Weighing the REIT Risks
As with all investments, REITs have specific risks that are worth considering, including:
• Lack of industry diversification. Some REITs limit diversification even further by focusing specifically on niche developments such as golf courses or medical offices.
• Potential changes in the value of underlying holdings. These changes can potentially be influenced by cash flow of real estate assets, occupancy rates, zoning, and other issues.

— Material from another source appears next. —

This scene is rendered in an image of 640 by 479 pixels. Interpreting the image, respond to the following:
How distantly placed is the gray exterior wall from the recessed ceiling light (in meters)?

• Concern about performance metrics. Critics contend that FIFO could be misleading because it adds depreciation back into net income. NAREIT counters that real estate values fluctuate with the market rather than depreciate steadily over time, making FFO a realistic performance measure. Also, REITs may average the rent they will receive over a lease’s lifetime rather than report actual rent received, which critics say can further cloud performance figures.
• Interest rate sensitivity. If rates and borrowing costs rise, construction projects with marginal funding may be shelved, potentially driving down prices across the REIT industry.
• Environmental liability. Companies in the real estate industry are subject to environmental and hazardous waste laws, which could negatively affect their value.
REITs can be a way to add total return potential to a diversified, long-term portfolio. You financial advisor can help you decide whether an allocation to a REIT could help you pursue your financial goals.